Manari - um grito de dor na consciência nacional, por Silvio Amorim*
24/02/2024 -
Sempre que podia, fazia algumas viagens com a família, ora como diversão, ora como instrução, para que eles tivessem experiências de vida. Do Alasca aos pampas, ou de Orlando ao Louvre. Foi quando descobri na época, em 2004, que o menor IDH do Brasil se encontrava em Pernambuco. Fomos, a família, passar um final de semana em Manari. Não foi divertido, porque não era esse o objetivo, mas
foi muito esclarecedor viver aquela realidade.
Último da fila
Manari é um município pernambucano distante 355km do Recife e que ostentava o título de menor IDH-M (Índice de Desenvolvimento Humano - Municipal) do Brasil (0,44), segundo a classificação do PNUD (Programa das Nações Unidas para o Desenvolvimento). Estava entre os 50 piores municípios em distribuição de renda do Brasil.

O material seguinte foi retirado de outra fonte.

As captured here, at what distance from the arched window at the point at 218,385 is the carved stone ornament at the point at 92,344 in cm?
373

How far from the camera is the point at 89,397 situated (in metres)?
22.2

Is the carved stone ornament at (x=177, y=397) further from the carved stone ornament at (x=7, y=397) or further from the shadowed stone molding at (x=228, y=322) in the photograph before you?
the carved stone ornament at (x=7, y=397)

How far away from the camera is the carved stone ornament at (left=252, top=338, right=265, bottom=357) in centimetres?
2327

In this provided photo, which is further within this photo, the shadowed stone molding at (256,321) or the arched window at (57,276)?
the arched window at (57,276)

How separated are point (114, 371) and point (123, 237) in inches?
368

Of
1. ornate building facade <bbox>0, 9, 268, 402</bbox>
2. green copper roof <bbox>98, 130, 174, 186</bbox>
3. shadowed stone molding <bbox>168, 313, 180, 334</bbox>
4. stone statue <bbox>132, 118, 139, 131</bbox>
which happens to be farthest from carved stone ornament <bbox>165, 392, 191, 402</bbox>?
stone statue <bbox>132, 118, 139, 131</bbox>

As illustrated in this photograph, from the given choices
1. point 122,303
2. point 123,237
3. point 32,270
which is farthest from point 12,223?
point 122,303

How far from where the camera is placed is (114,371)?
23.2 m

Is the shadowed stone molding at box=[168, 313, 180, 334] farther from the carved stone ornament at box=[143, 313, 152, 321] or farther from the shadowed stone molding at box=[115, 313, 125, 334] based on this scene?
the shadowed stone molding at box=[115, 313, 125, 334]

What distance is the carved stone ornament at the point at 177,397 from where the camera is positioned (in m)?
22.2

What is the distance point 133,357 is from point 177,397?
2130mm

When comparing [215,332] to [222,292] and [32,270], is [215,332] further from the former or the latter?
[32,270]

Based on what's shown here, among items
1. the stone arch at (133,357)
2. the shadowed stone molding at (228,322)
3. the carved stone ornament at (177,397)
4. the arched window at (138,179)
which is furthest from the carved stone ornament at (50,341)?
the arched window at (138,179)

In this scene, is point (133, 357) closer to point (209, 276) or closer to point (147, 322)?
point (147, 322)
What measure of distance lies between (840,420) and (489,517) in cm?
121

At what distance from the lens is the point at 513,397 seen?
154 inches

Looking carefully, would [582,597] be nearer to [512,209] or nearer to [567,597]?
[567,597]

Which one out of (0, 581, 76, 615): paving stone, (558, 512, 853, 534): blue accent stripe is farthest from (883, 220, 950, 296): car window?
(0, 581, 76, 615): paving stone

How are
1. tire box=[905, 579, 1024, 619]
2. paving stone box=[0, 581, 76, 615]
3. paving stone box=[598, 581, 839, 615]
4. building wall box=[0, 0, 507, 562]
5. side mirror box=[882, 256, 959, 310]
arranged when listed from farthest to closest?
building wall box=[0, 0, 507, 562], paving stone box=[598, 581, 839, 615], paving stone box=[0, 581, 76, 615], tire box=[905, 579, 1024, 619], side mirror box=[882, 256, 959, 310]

Era motivo para ruborizar todos os que têm responsabilidade pública. Mas a miséria, assim como a violência do não fazer, parecem não mais comover nem indignar, e ambas crescem alimentando-se mutuamente.

Sem comparação
Esses eram os dados de Manari, em 2004: 13.028 habitantes, sendo 162 com empregos formais, 142 funcionários públicos, e uma legião de 7.426 analfabetos. Das 2.900 casas do município, apenas 12 tinham água encanada, 42, com poço, e o restante disputava caminhão-pipa, com direito a 40 litros por dia, e só em 744 havia banheiro ou sanitário regular. Em apenas 78 residências era feita coleta de lixo. Existia um recém-construído hospital, com médico em apenas três dias na semana. O padre, apenas um dia por semana, na hora da Missa. As condições de hospedagem nos dois hotéis eram precaríssimas. Não havia escolas para atender alunos além do ensino fundamental, e as mais próximas ficavam no município de Inajá, a 33km, ou Itaíba, a 25km de estradas sem pavimento. Manari apresentava ainda uma renda "per capita" média de R$ 30,43. O que "alavancava" a economia era a lavoura de subsistência, parcas aposentadorias e a precária assistência governamental. Não havia banco e, para qualquer movimentação bancária, tinha-se que enfrentar a estrada.
Como pode?
E por que chegamos a uma situação como essa? Porque o desatualizado processo político brasileiro necessita, urgentemente, de uma reforma responsável, onde o município seja o principal foco das atenções quando se poderia, a partir daí, modificar significativamente a vida dos brasileiros. Por isso, tenho uma opinião de que o sistema eleitoral tem que ser mudado com a implantação do voto distrital puro, em que o município passa a ter importância, aumentando o compromisso do eleito com sua base eleitoral.

Esperança
Mas nem tudo estava perdido. No caso de Pernambuco, havia várias ações em curso, capitaneadas pelo então secretário de Infraestrutura do Estado, Fernando Dueire, com providências objetivas para Manari e todos os municípios do estado que estavam com IDH crítico. No caso específico de Manari, para a estrada providenciou o projeto e recursos, sendo depois inaugurada; o sistema precário de abastecimento de água foi resolvido com a perfuração de dois poços, adutora e rede de distribuição; eletrificação rural foi feita em todo o município; e outras ações pontuais que acompanhei com interesse. Pura sorte desses municípios pernambucanos que tiveram uma ação direta para ir revertendo a situação.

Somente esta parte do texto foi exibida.